• What to work on:
Reproduce the data exactly as given, except for any images.

• Data shown:
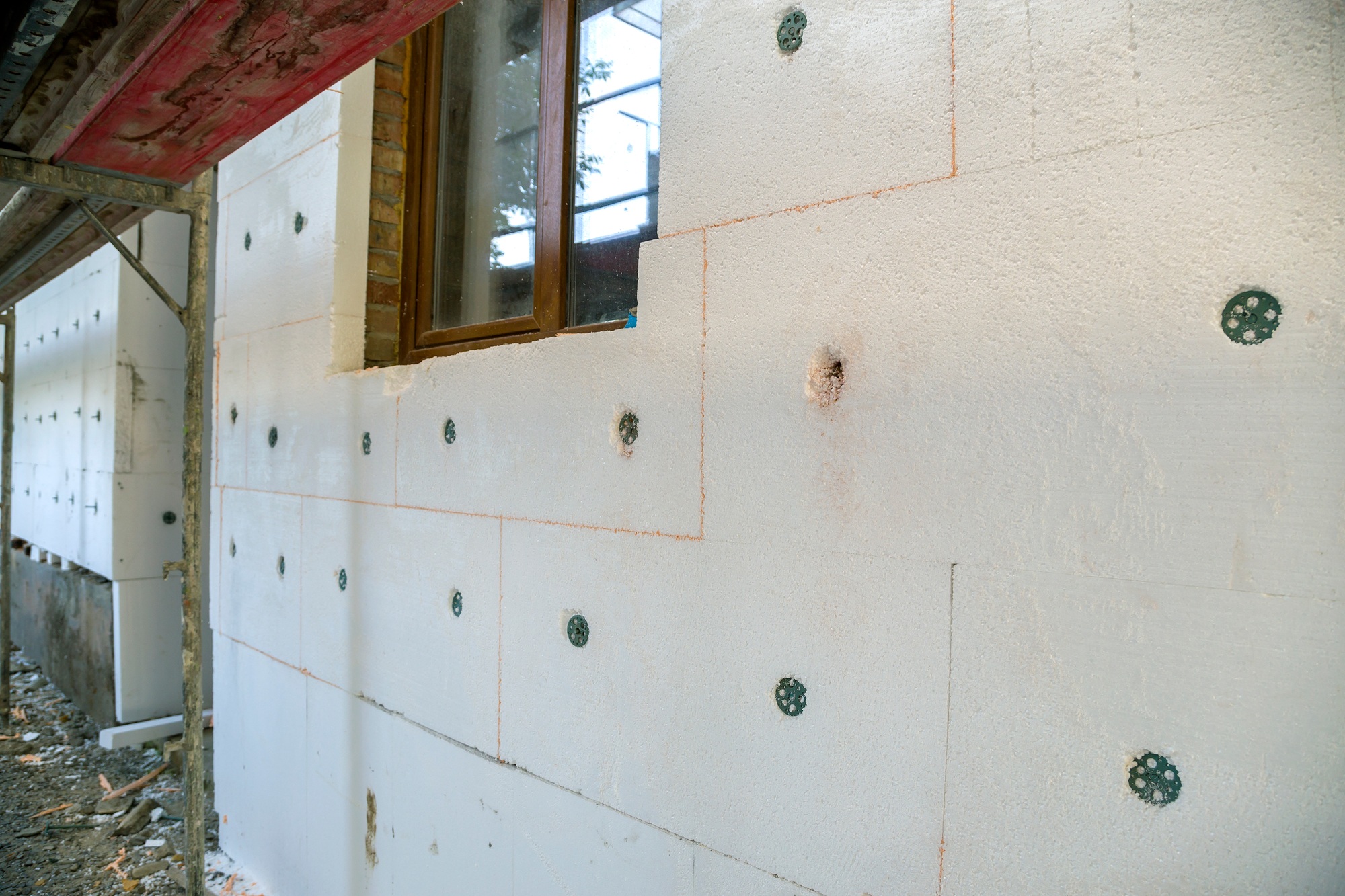 Insulation work of house walls with styrofoam sheets.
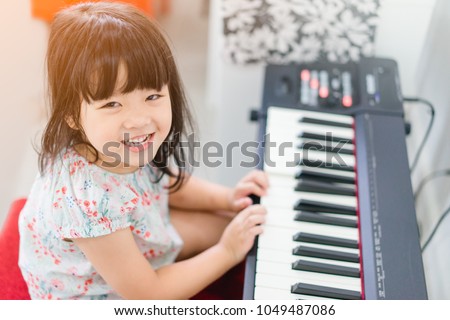 Beautiful little asian girl looking up and playing piano in living room or music school.Kindergarten child having fun with learning to play music instrument.Education, skills concept.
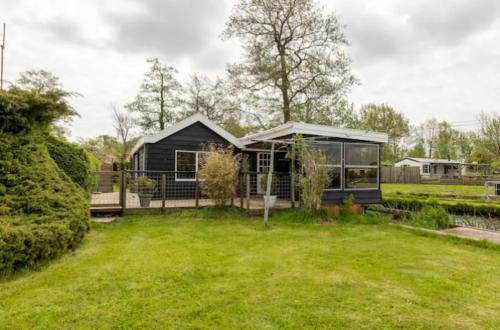 a small black house in a field with a yard at Buiten Huisje aan de Vaart 1 in Matsloot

• Answer for this exercise:
 Insulation work of house walls with styrofoam sheets.
 Beautiful little asian girl looking up and playing piano in living room or music school.Kindergarten child having fun with learning to play music instrument.Education, skills concept.
 a small black house in a field with a yard at Buiten Huisje aan de Vaart 1 in Matsloot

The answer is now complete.